Krt19, also known as Keratin 19, is a type I cytokeratin that forms the intermediate filament cytoskeleton and is crucial for maintaining epithelial cell structure [3,4]. It has been associated with various biological processes and disease-related pathways. For example, it is involved in cell-cycle regulation, cell death, and pathways like Wnt/β-catenin, epithelial-mesenchymal transition (EMT), and immune-related processes [2,3,4,5].

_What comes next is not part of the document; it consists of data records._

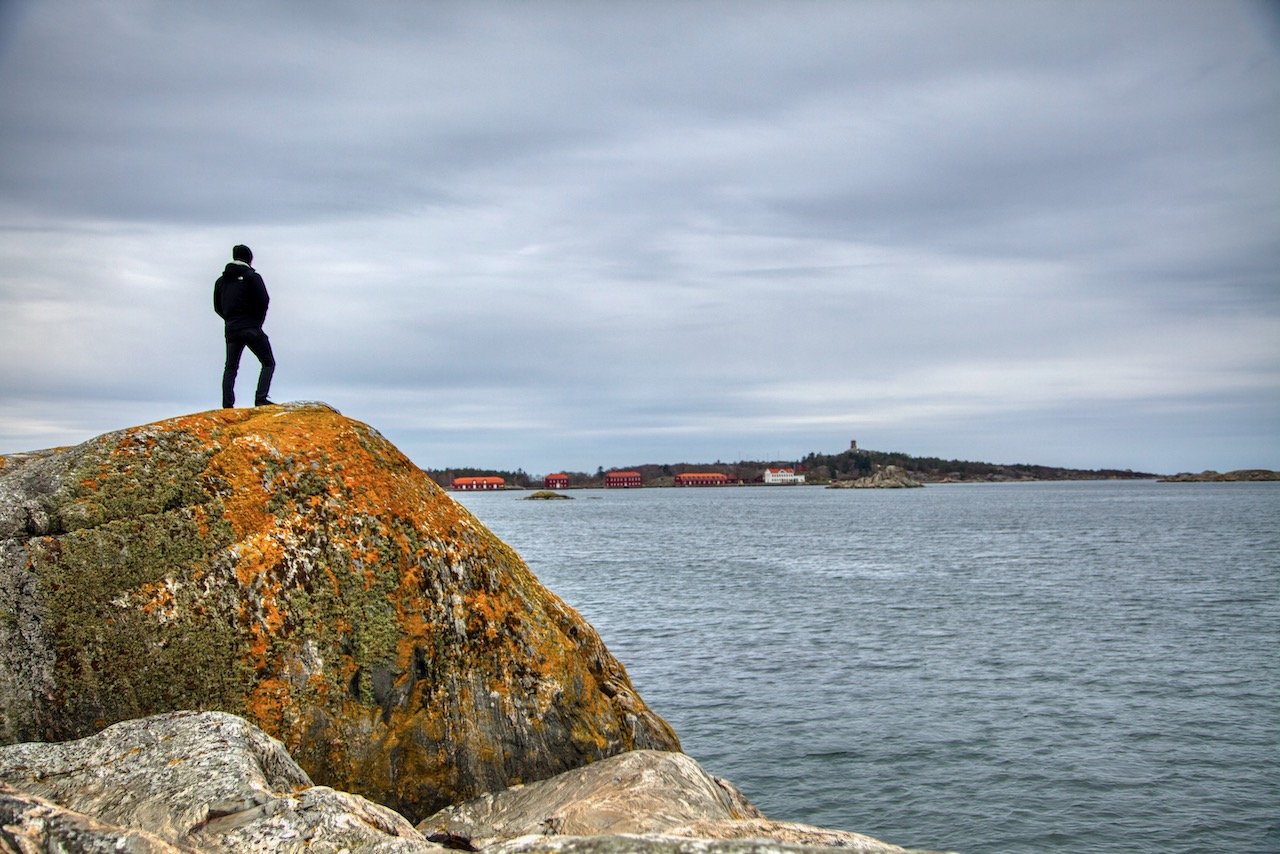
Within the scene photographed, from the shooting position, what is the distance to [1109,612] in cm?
3425

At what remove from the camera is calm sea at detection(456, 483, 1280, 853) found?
14820mm

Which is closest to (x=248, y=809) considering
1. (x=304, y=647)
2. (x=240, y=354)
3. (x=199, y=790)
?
(x=199, y=790)

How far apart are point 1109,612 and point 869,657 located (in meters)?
13.4

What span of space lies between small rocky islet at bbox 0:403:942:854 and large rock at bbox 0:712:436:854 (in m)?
0.03

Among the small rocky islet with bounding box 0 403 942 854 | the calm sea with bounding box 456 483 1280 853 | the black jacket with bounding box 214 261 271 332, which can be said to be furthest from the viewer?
the calm sea with bounding box 456 483 1280 853

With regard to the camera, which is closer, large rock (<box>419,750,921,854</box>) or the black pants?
large rock (<box>419,750,921,854</box>)

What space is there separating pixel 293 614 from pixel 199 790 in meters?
2.44

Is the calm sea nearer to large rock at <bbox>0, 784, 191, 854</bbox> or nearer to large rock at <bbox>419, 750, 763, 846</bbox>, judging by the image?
large rock at <bbox>419, 750, 763, 846</bbox>

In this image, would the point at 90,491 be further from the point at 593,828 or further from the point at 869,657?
the point at 869,657

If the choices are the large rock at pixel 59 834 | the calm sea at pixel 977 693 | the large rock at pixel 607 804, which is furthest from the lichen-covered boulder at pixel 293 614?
the calm sea at pixel 977 693

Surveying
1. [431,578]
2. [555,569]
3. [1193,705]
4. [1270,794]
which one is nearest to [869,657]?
[1193,705]

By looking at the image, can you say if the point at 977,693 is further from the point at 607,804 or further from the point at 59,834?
the point at 59,834

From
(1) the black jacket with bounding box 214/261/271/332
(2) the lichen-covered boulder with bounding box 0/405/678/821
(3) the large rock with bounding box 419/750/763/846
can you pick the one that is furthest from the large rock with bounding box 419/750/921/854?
(1) the black jacket with bounding box 214/261/271/332

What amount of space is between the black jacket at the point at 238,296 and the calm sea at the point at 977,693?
34.3ft
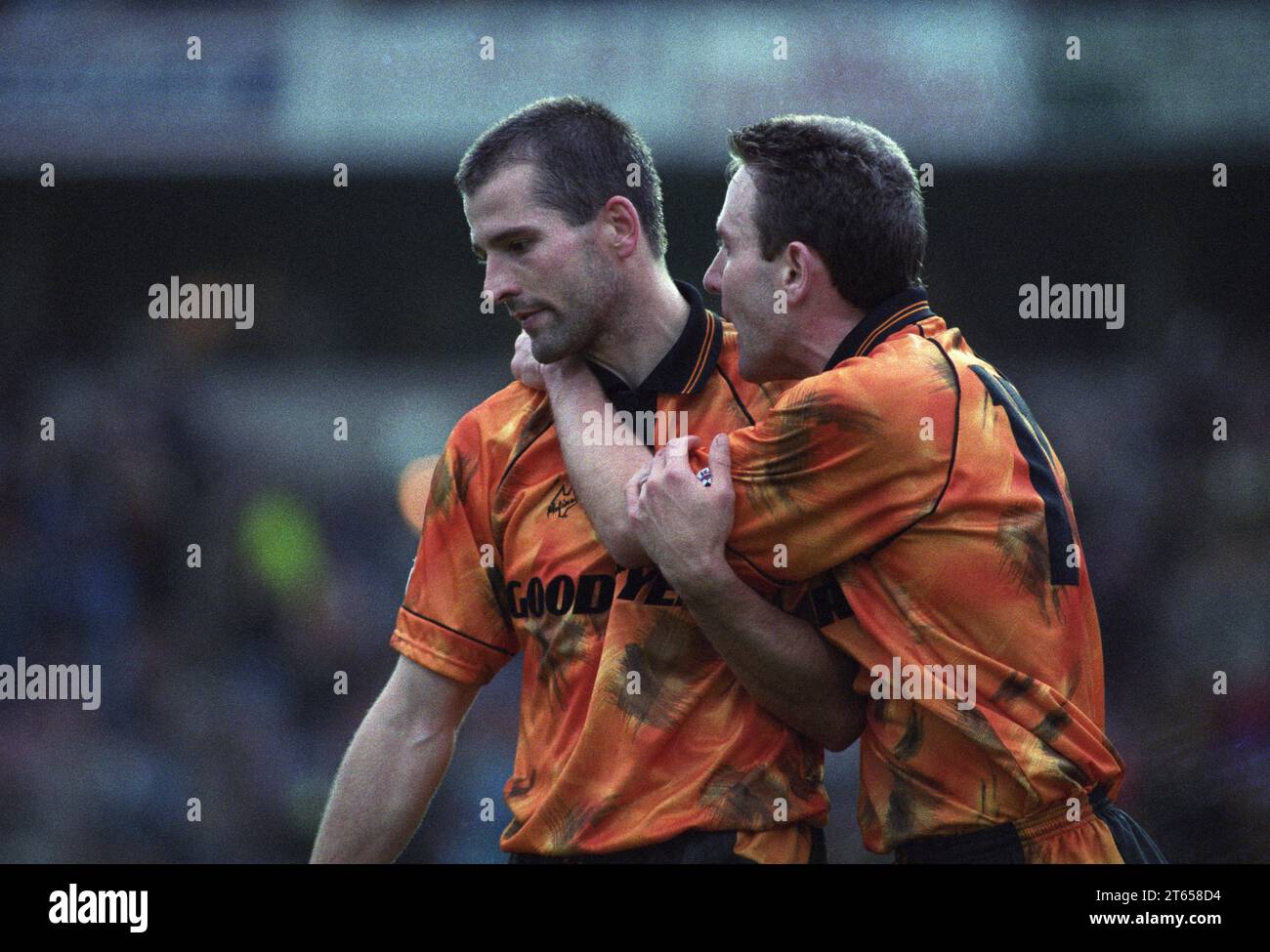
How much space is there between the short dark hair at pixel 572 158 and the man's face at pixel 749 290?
0.69 feet

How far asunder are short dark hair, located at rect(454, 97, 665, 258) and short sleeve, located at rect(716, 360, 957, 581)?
578 millimetres

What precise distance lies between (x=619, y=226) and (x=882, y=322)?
0.54m

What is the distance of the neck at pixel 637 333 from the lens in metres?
3.02

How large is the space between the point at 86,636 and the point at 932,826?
6215mm

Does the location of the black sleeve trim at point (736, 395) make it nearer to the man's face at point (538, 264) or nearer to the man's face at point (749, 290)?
the man's face at point (749, 290)

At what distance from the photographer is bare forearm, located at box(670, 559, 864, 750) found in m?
2.68

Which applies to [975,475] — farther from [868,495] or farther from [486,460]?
[486,460]

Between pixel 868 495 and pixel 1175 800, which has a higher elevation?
pixel 868 495
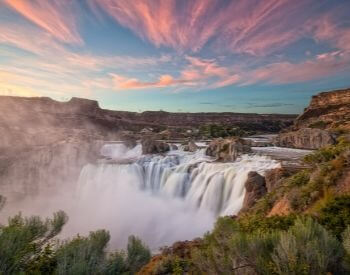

In a mouse model, multiplexed genome editing of hepatocytes in vivo demonstrated that Krt19 promoted liver tumorigenesis. Krt19 knockout markedly enhanced histone acetylation levels as it promotes CoREST complex formation, increasing histone deacetylase activity. This indicates its role in liver cancer dedifferentiation through epigenetic regulation [1]. In pancreatic cancer, overexpression of Krt19 boosted cell proliferation, migration, and invasion. Hypoxia-induced upregulation of Krt19, along with loss of miR-642a-5p, favored cancer progression [2]. In thyroid cancer, knockdown of Krt19 inhibited the proliferation and migration of cancer cell lines, suggesting its role in promoting metastasis via EMT [5].

In conclusion, Krt19 plays essential roles in maintaining epithelial cell integrity and is involved in multiple disease-related processes. Gene-knockout studies in mice, especially in liver, pancreatic, and thyroid cancer models, have revealed its significant impact on tumorigenesis, metastasis, and epigenetic regulation, providing valuable insights into the mechanisms of these diseases and potential therapeutic targets.